本発明に係るチャバザイト型ゼオライトは、平均粒子径が1.0μm以上であること、好ましくは1.2μm以上であること、より好ましくは1.5μmであること、さらにより好ましくは2.0μm以上であることにより、耐熱水性を高めたゼオライトである。これにより、水熱耐久処理後の400℃以上、好ましくは、400℃以上600℃以下の高温域における窒素酸化物の還元率だけでなく、水熱耐久処理後の100℃以上250℃以下、好ましくは100℃以上200℃以下、より好ましくは150℃以上200℃以下の低温域における窒素酸化物の還元率が、従来の銅が担持されているチャバザイト型ゼオライトと比べて高くなる。前記低温域における窒素酸化物の還元率が高くなる要因は必ずしも明らかではない。しかしながら、平均粒子径がこの範囲で大きくなることにより、本発明に係るチャバザイト型ゼオライトの低温域における窒素酸化物の還元率がより高くなりやすい。
本発明に係る銅が担持されているチャバザイト型ゼオライトにおける、窒素酸化物の還元率としては、水熱耐久処理後、150℃で52%以上、より好ましくは、150℃で54%以上であることが好ましい。150℃以外の温度における窒素酸化物の還元率が、52%以上でない場合であっても、150℃における還元率が52%以上であるものは、本発明に係る銅が担持されているチャバザイト型ゼオライトが有する窒素酸化物の還元率の範囲に含まれる。
なお、本発明における平均粒子径とは、結晶子が集合した一次粒子である。そのため、一次粒子が凝集した粒子(いわゆる二次粒子)とは異なる。
本発明に係る銅が担持されている新規なチャバザイト型ゼオライトは、前述の製造方法で得られたチャバザイト型ゼオライトに銅を担持させて製造することが好ましい。特に、H型のチャバザイト型ゼオライトに銅を担持させて製造することが好ましい。これにより、イオン吸着サイトが銅及び/又はプロトン(H+)で占有されているチャバザイト型ゼオライトとすることができる。
銅が担持されれば、その担持方法は特に限定されない。銅の担持方法として、イオン交換法、含浸担持法、蒸発乾固法、沈殿担持法、物理混合法、骨格置換法等の方法を採用することができる。

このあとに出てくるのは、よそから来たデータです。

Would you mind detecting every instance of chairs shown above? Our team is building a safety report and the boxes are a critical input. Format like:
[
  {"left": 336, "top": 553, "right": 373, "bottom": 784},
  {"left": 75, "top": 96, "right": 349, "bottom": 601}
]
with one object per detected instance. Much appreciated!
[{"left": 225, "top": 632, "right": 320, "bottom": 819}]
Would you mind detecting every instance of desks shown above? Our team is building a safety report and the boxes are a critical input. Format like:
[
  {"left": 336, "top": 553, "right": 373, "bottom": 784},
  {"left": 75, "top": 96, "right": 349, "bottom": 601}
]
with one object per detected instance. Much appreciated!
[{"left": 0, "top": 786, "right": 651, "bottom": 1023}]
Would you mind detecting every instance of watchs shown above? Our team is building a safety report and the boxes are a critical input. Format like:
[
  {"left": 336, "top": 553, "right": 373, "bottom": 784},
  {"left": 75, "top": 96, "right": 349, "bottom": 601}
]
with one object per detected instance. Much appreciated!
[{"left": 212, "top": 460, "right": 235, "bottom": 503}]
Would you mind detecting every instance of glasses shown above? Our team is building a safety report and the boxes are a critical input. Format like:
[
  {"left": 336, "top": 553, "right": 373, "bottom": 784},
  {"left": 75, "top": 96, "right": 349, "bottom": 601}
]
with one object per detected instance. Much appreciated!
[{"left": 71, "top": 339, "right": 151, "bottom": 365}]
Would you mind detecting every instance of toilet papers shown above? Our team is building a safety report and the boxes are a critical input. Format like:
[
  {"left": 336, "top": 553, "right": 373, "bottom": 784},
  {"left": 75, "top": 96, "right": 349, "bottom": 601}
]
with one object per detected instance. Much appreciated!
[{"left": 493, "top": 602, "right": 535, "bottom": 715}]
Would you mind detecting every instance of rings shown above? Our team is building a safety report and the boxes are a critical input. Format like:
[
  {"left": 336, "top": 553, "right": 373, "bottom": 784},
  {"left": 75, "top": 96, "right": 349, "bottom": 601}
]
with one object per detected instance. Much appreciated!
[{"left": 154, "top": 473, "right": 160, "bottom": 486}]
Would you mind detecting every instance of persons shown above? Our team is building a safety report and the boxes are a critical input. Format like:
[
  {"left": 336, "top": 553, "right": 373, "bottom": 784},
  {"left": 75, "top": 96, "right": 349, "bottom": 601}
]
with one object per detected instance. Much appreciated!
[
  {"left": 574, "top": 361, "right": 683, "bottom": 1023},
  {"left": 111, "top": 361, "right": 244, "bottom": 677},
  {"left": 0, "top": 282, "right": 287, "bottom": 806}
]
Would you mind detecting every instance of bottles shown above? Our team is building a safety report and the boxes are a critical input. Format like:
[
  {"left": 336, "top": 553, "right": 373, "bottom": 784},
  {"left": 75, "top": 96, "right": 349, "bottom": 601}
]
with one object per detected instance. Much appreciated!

銅担持に用いる原料も、銅を含む硝酸塩、硫酸塩、酢酸塩、塩化物、錯塩、酸化物、複合酸化物など可溶性、不溶性のいずれも使用できる。
チャバザイト型ゼオライトに銅を担持させる方法としては、本発明に係るチャバザイト型ゼオライトに対し、例えば、0.2倍等量以上5.0倍等量未満の割合の酢酸銅一水和物を用いてイオン交換法で銅を担持させる方法等を挙げることができる。
なお、チャバザイト型ゼオライトに銅を担持させる際に、用いられる銅の当量数については、チャバザイト型ゼオライト中のアルミニウムに対して、銅担持に用いる原料に含まれる銅が、原子比(Cu/Al比)で0.5に相当する量を1倍等量とした。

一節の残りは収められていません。